When I find her, her left leg has gone completely through, and she’s sobbing, and I think, She’s a goner, for sure, she’s a goner. But I get to her and cover my hand over her mouth before she can really start to wail, which would lead them right to us, no doubt, and then that much closer to our way out. But she feels my hand on her mouth before she sees it’s me and that makes her bite my hand — though, give her credit, as I don’t know that I’d be desperate enough to bite one of these things if it snuck up on me — and that makes me want to hit her hard in the back of the head, but I don’t. “It’s just me,” I say through gritted teeth, my hand still over her mouth, or in her mouth, however you want to look at it. “It’s me, it’s me, I’ve found the way out,” I say.

It is a way out, I know that for sure. It’s a run, twenty, thirty, forty yards, but straight and with a little coverage, too, so that if you run a little hunched, no one can see you.

What surprises me most about this isn’t that I found a way out, though that is a bit of a shock, but that I found it and tried it, dropping down from the ceiling, landing loudly but safely and without drawing attention to myself, and then, hunching, ran to the glass doors, and pushed them open and then stepped outside into the bright midday sun. The parking lot was full of cars, though I don’t know why I expected it to be empty.

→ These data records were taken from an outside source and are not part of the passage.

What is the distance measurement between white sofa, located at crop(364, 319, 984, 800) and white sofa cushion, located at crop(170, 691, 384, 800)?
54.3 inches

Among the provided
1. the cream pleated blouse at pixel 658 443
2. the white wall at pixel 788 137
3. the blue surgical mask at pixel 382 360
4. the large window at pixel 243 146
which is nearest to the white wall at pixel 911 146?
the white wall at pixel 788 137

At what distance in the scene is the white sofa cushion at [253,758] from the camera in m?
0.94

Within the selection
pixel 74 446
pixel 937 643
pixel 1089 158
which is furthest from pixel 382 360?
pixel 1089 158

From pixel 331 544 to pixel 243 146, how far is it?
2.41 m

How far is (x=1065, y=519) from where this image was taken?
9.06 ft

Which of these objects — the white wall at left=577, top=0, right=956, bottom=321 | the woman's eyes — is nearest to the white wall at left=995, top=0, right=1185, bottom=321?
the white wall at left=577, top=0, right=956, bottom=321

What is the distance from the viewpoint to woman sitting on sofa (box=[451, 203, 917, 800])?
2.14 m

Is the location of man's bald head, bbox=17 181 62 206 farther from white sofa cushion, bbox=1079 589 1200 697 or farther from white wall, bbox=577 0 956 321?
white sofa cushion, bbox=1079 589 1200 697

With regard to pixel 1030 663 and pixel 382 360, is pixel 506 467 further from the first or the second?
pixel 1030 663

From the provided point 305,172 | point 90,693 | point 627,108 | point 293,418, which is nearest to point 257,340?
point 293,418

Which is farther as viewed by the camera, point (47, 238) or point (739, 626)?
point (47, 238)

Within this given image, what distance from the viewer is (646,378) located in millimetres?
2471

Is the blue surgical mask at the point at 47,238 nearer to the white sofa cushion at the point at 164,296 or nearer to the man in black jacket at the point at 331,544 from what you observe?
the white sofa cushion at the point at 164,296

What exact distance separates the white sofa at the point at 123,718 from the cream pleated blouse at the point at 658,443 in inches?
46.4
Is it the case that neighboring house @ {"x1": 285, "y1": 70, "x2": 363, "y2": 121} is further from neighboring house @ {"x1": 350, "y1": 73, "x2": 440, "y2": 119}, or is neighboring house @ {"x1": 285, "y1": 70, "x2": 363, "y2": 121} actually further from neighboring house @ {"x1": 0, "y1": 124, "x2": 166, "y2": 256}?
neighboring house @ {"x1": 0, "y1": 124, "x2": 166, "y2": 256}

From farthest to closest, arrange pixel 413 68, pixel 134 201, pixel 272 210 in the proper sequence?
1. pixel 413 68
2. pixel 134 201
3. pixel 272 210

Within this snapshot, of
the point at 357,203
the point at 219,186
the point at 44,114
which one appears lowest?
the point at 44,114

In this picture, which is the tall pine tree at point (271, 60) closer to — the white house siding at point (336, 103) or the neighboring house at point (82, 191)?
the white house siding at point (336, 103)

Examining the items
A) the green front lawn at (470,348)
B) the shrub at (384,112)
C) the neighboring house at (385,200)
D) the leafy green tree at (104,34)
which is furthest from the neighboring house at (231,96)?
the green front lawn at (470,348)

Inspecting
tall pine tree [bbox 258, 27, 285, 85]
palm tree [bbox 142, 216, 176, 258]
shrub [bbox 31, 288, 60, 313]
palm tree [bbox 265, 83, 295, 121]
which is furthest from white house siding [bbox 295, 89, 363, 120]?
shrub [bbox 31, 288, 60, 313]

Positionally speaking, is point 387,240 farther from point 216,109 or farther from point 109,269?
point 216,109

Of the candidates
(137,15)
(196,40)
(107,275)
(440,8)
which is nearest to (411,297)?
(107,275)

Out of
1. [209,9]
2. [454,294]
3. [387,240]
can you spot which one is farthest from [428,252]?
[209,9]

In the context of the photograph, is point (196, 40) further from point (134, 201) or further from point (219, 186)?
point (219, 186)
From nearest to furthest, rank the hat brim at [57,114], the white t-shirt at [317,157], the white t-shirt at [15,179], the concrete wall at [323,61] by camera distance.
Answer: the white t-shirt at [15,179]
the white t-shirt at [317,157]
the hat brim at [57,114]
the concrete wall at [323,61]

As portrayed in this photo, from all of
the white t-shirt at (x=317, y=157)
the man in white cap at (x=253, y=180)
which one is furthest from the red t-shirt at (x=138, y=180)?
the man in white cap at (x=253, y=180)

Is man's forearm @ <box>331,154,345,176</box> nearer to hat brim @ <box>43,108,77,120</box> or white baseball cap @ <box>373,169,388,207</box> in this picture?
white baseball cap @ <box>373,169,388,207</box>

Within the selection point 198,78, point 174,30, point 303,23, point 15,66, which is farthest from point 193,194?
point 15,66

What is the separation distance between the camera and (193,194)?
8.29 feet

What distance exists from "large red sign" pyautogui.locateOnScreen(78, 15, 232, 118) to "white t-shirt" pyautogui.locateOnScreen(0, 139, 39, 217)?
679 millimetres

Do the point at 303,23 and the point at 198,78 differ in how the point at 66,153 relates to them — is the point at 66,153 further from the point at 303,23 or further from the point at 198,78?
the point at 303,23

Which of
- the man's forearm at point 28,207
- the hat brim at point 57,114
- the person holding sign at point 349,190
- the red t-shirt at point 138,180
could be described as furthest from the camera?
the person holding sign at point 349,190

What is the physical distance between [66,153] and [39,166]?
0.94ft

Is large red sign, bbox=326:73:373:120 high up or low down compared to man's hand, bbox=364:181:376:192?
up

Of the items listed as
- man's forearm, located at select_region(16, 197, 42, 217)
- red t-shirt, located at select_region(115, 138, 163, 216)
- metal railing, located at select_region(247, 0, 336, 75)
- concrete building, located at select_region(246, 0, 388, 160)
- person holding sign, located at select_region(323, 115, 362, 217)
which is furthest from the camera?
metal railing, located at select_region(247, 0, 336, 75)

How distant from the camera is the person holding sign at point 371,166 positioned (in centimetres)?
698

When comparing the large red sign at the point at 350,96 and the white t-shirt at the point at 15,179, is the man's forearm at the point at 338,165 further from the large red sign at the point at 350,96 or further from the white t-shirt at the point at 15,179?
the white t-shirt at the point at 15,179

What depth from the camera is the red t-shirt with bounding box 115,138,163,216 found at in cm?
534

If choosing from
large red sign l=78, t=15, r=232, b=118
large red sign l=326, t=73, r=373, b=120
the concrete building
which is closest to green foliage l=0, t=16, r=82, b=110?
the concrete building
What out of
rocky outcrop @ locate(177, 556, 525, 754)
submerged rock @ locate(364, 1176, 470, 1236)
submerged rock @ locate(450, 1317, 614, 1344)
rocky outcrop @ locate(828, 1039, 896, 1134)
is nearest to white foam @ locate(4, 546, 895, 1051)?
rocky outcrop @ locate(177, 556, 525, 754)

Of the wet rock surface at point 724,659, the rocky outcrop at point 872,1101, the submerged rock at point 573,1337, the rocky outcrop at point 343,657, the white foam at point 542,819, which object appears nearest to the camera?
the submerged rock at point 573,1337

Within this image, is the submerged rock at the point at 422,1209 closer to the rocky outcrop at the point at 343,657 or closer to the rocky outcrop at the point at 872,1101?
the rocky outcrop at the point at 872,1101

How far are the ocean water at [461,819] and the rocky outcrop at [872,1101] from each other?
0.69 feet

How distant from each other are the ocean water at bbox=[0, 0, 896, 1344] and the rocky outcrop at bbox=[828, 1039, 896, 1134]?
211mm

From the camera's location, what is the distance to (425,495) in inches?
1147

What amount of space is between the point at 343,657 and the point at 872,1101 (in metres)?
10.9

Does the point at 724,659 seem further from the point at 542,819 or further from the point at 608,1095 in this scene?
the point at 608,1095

I didn’t see anyone — neither people nor monsters — and I shaded my eyes and looked at the long expanse of cars and then over the concrete just past the cars and then down that road farther still, and I thought to myself, Now’s my chance. I could start running and not look back and no one will know, and I’ll be free, or I’ll have a better shot at being free and alive than if I go back inside, than if I go back for those fools still stumbling around the ceiling. But I didn’t run. I could have left, but I didn’t, and here I am, struggling to lift Mary, who doesn’t even know my name, back into the ceiling so I can help her escape, but not just her. Her and Tyrone and Roger and the security guard and those two other guys, or at least one of those two other guys because I’ve decided that the other one has got to be the one among us who is infected, and in the end, that is what surprises me most. I found my way out and didn’t take it.

What happens next seems almost too easy. I point Mary in the right direction and then immediately stumble across those two other guys, and then point them in the right direction. And then I’m back where I started, and it’s unreal that I found my way back at all, let alone this quickly, and I wonder, Is this how your life starts to change? I wonder, Is this how Roger feels about every day? About every decision?

“Francis,” I say.

He turns, startled, and then smiles. “Cowboy,” he says.

“I found the way out. You ready to go home?”

“Hell yeah,” he says. “Just waiting on Roger and the kid.”

And I surprise myself again when I tell him, “Go on. I can handle Tyrone.”

He hesitates, but then I give him a look. It’s a look I’ve never given anyone before. It’s a look that says I got this. Says I’m in charge of some things, and I got this, so go take care of the rest of them, okay? Or says something like that, anyway.

Whatever the look says, Francis buys it and starts off, and then Roger, straining with the weight of Tyrone, calls out, “What’s the holdup?”

I lean down and grab for Tyrone, and he’s not as heavy as I expected him to be, and I lift him up, and the ceiling doesn’t collapse, and his arms don’t slip through my grasp, and I don’t pitch forward under the weight of him, and nothing bad happens, and I let the thought that maybe this is how things will be from now on filter softly into my head. When he’s finally up, I smile at him and pat him gently on the head and tell him something about how brave he’s been, how we’re proud of him, how I’m proud of him, and he smiles back and gives me a “Yeah, me, too,” or a “Thanks, Cowboy,” before I send him on his way.